Monday, July 23, 2012

Hypochondria

I'm sick. I'm sick of a generation that grew-up on mouse clicks, quick channel changing on the TV set. I'm sick and tired, of a generation that can only precept information in short bursts, flashes, and a short recorded laughter, after an even shorter "pun" joke.
I know that, for me, to get along in modern society, I need to trend myself. I been taught that I need to deliver the "punch", and it should be strong, as it should be quick and precisive. But for some reason, I chose to be a man that can not be described by a, somewhat maybe, clever game of words, followed by a strong air-horn noise, that turns to confetti, clapping and laughter. I don't see myself as a sitcom joke. Neither I want to be friends with people that do.
It hurts to type these words, it really does. And it hurts even more, that most likely, no-one will probably read this to the end. But it hurts the most, that I know no-one to even listen to these words.
Everybody is running around, busy summarizing their lives to short and "meaningful" phrases. Summarizing themselves, into small verbal pills. And when they see that the content is too large to be shrunk this small, they invent a pill most suited for their taste, and try to live up to that, by emptying and decreasing their own value.
Those who are not smart enough to make-up a pill of their own, will borrow it from media given sources. Sources like "Reality TV", like Sitcoms, like a Hollywoodian anti-hero protagonist character.
Is that what one wants these days? To have the complexity and sophistication, of a man/woman special built to channel it's full moral and intellectual value in the shortest screen time possible? That doesn't feel right to me.
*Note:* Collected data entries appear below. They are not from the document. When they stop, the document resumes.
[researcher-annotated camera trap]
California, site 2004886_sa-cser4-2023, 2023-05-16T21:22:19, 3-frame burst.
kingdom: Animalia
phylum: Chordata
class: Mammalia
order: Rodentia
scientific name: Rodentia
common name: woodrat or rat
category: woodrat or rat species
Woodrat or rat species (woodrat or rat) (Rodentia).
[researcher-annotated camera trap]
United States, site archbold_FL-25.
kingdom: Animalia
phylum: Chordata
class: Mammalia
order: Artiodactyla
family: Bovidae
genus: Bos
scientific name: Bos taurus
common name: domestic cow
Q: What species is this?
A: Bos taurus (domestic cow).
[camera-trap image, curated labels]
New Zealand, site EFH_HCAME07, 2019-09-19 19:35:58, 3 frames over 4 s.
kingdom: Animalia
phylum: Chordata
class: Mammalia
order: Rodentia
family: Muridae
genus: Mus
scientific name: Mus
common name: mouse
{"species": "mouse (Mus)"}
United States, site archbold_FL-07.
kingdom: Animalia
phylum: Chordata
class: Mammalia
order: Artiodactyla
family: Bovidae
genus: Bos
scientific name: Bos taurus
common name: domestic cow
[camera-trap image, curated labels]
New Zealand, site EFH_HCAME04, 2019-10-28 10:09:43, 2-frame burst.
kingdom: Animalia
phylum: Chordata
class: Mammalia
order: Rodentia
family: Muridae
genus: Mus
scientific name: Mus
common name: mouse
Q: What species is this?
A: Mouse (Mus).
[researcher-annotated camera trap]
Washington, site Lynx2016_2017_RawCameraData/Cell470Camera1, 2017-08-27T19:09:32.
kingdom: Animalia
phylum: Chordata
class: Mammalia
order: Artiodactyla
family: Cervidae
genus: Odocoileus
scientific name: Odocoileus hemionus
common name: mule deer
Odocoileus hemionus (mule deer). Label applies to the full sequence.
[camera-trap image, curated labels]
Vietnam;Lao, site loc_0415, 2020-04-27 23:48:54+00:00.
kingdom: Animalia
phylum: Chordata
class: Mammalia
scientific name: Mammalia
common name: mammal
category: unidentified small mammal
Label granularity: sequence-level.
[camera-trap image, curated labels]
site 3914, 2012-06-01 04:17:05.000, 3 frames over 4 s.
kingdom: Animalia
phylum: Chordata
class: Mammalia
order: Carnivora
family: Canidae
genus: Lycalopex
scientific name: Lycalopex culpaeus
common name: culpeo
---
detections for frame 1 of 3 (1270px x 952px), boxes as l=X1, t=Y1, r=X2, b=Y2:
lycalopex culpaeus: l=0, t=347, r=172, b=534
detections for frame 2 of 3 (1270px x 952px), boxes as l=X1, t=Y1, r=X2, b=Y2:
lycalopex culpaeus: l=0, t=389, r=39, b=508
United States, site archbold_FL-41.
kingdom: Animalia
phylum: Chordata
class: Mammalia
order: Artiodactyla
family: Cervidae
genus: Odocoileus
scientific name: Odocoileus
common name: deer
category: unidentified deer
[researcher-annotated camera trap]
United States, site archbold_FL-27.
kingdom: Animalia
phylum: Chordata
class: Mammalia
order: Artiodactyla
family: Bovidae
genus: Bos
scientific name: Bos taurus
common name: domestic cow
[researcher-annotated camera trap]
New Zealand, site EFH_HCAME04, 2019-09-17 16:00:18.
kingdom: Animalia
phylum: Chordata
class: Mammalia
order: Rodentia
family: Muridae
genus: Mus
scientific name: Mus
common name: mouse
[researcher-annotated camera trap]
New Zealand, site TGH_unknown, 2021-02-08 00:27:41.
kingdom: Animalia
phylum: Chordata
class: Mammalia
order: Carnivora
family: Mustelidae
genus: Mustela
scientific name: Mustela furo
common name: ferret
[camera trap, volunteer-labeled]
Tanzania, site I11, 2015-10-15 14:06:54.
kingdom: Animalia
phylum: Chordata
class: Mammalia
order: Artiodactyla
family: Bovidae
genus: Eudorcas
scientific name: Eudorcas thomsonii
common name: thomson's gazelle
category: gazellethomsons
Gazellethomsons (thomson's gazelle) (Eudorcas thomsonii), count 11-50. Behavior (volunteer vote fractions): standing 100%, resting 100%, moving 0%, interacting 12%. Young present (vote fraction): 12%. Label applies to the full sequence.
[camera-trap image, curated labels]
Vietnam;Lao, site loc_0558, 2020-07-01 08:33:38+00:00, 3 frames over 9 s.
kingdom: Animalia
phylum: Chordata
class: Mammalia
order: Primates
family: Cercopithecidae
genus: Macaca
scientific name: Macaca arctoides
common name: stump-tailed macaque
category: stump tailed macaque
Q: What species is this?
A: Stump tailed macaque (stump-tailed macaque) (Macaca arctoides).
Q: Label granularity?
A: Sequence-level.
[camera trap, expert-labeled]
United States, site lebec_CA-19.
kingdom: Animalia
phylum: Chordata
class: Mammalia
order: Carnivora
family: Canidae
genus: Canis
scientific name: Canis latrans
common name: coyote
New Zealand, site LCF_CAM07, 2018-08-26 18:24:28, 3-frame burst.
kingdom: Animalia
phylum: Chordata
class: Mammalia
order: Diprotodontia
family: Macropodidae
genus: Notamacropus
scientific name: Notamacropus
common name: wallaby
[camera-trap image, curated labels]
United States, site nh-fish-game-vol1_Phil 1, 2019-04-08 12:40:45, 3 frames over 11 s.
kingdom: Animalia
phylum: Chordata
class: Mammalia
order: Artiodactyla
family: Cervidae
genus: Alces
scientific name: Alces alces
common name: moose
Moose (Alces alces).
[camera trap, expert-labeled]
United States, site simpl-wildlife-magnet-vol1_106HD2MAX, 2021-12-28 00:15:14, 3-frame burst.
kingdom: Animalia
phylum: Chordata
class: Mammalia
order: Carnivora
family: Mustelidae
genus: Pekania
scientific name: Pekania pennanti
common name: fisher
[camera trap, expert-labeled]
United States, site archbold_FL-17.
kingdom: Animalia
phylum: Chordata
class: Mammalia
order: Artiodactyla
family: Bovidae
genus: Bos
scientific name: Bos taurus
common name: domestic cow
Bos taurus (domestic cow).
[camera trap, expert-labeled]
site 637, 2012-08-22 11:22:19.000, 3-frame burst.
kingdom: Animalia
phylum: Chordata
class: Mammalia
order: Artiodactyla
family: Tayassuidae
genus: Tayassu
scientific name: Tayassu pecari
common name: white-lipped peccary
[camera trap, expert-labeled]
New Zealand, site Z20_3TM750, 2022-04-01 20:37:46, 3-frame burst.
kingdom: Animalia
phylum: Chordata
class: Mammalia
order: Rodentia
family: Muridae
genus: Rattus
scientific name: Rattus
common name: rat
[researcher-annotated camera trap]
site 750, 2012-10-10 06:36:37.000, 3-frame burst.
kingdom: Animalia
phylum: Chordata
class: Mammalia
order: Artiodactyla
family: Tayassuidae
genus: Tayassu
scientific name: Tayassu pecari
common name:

I want to communicate with people who could unveil more and more of themselves, with every passing day, and still it won't be enough. People who change and adopt to the world, as it changes and morphs around them.
I'm being, always, told that I objectify people. Why shouldn't I? Or even: Should I attach properties a man doesn't have to that man himself, only in sheer hope and belief he does? Hopes, beliefs, expectations... I go for those who aspire not to be contained by short phrases and jokes. I look for those who cannot be contained at all.